Lundbeck has submitted a marketing authorization application to the European Medicines Agency seeking approval of the investigational multimodal antidepressant vortioxetine (Lu AA21004), which has been accepted for review. The data package supporting the file consists of 10 large, placebo-controlled clinical short- and long-term studies in major depression using dosages from 5 mg to 20 mg of vortioxetine. It includes studies in relapse prevention and in elderly patients with major depression, both of which were presented at APA’s 2012 annual meeting in May. Lundbeck said vortioxetine represents the first European centralized filing of a novel antidepressant treatment since 2007.

The company plans to submit a new drug submission to Health Canada for vortioxetine before the end of this year. Separately, Lundbeck and Takeda, its partner in the United States and Japan, plan to submit a new drug application to the FDA during the fourth quarter of 2012 and in Japan during 2013.

Lundbeck said it plans to present further efficacy and safety data at APA’s next annual meeting, which will be in San Francisco in May.

The President’s Council of Advisors on Science and Technology submitted to the president in September the report “Propelling Innovation in Drug Discovery, Development, and Evaluation,” in response to President Obama’s request for recommendations. In the report, the council recognizes that “psychiatric diseases remain a tremendous burden on society” and noted that existing treatments have limited efficacy. Citing the estimated cost of Alzheimer’s disease, the council warned of projections that the economic burden of Alzheimer’s disease may ultimately exceed $1 trillion annually if new and effective therapies are not developed.

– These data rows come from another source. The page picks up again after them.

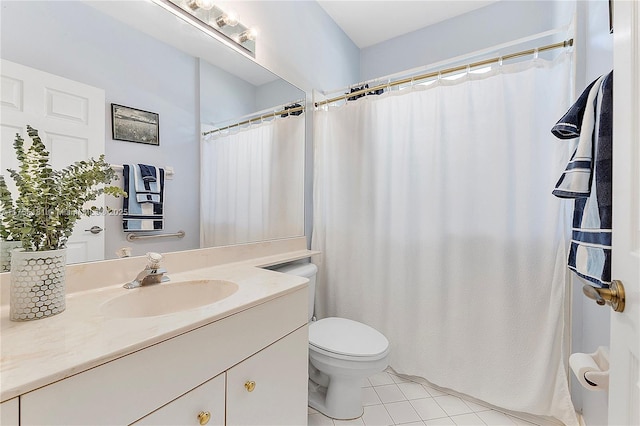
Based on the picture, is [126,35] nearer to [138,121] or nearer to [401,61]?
[138,121]

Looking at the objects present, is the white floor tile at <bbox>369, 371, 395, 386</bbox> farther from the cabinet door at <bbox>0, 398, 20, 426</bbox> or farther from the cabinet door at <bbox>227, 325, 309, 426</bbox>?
the cabinet door at <bbox>0, 398, 20, 426</bbox>

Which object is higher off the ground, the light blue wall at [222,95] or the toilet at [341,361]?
the light blue wall at [222,95]

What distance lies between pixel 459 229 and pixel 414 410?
39.7 inches

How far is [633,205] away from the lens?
0.58m

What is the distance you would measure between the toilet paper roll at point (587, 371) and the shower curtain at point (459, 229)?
65cm

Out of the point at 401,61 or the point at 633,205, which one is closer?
the point at 633,205

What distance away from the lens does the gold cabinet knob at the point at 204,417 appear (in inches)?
28.4

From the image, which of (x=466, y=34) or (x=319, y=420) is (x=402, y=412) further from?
(x=466, y=34)

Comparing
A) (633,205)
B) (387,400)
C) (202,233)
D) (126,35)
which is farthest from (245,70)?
(387,400)

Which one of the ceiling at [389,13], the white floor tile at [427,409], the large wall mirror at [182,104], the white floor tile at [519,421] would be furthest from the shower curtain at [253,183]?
the white floor tile at [519,421]

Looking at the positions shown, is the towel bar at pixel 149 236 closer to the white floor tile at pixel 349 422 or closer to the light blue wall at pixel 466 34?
the white floor tile at pixel 349 422

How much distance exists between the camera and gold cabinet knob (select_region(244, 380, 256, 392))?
0.85 m

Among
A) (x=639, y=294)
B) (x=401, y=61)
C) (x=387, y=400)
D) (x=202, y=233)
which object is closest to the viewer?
(x=639, y=294)

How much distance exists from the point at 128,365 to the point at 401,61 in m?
2.56
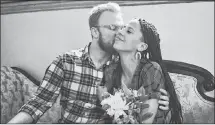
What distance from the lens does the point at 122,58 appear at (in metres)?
1.76

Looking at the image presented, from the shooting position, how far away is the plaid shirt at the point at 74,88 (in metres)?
1.76

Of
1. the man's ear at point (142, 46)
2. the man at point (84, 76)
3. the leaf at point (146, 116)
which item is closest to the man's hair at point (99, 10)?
the man at point (84, 76)

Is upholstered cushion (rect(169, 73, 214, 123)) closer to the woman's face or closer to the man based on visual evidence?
the woman's face

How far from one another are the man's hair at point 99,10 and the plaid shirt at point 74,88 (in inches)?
8.3

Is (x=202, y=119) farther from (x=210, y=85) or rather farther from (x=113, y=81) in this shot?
(x=113, y=81)

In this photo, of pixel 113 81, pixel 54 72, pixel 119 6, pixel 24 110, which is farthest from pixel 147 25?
pixel 24 110

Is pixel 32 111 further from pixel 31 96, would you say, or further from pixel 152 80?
pixel 152 80

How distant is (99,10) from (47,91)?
624 millimetres

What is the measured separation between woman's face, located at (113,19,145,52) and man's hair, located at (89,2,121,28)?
13cm

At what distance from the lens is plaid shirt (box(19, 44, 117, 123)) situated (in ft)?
5.77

The council recommended several actions involving industry, academia, and the federal government, including that the United States should set a goal of doubling the output of innovative new medicines that meet critical public-health needs over the next 10 to 15 years. “The continuing development of improved therapeutics is central to advancing public health and is important to our economy. The federal government should exercise strong leadership in ensuring that the nation has a strong ecosystem for drug discovery and development,” the council said.

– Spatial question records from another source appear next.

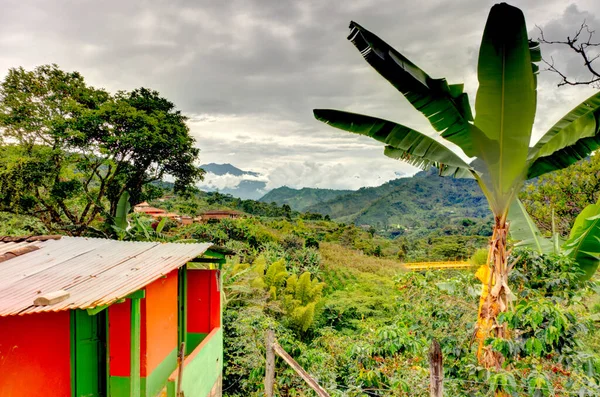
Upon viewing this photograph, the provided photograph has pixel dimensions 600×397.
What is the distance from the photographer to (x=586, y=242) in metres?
3.84

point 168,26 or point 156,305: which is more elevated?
point 168,26

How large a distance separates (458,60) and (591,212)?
2611 millimetres

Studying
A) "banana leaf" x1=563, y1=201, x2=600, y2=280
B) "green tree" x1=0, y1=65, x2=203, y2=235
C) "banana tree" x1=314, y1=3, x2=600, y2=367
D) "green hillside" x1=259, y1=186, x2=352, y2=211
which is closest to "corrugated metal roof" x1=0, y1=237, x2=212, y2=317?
"banana tree" x1=314, y1=3, x2=600, y2=367

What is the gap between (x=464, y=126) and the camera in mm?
3141

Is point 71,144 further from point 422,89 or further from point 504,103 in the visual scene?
point 504,103

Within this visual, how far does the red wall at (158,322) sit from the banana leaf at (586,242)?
4.77m

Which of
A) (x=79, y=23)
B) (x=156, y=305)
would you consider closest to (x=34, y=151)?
(x=79, y=23)

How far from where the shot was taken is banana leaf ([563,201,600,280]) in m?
3.65

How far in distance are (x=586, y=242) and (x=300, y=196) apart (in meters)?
131

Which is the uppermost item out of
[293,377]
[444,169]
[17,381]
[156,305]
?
[444,169]

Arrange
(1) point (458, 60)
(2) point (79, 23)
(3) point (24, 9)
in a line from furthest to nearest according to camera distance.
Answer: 1. (2) point (79, 23)
2. (3) point (24, 9)
3. (1) point (458, 60)

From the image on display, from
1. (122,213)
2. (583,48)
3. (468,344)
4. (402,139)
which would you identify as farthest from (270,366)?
(122,213)

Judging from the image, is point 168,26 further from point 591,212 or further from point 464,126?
point 591,212

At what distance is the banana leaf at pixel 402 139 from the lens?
322 cm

The report is posted at www.whitehouse.gov/administration/eop/ostp/pcast.

Prana Biotechnology reported September 12 that it had received a recommendation from the Data Safety Monitoring Board (DSMB) that the company’s IMAGINE trial for Alzheimer’s disease should continue as planned based on the initial review of clinical data. The DSMB is an independent group of experts who review the accumulated safety data in ongoing clinical trials to safeguard the interests and safety of study participants and future patients. The DSMB considers study-specific data as well as relevant background knowledge about the disease, test agent, or patient population under study.

The IMAGINE trial is a double-blind, placebo-controlled study enrolling 40 patients with prodromal or mild Alzheimer’s disease at five sites in Australia. Brain imaging is being used to measure the effect of PBT2—a copper/zinc ionophore that rapidly restores cognition in mouse models of Alzheimer’s disease—on amyloid deposits in the brain and effects on increasing brain activity. Cognition effects are being measured by the Neuropsychological Test Battery.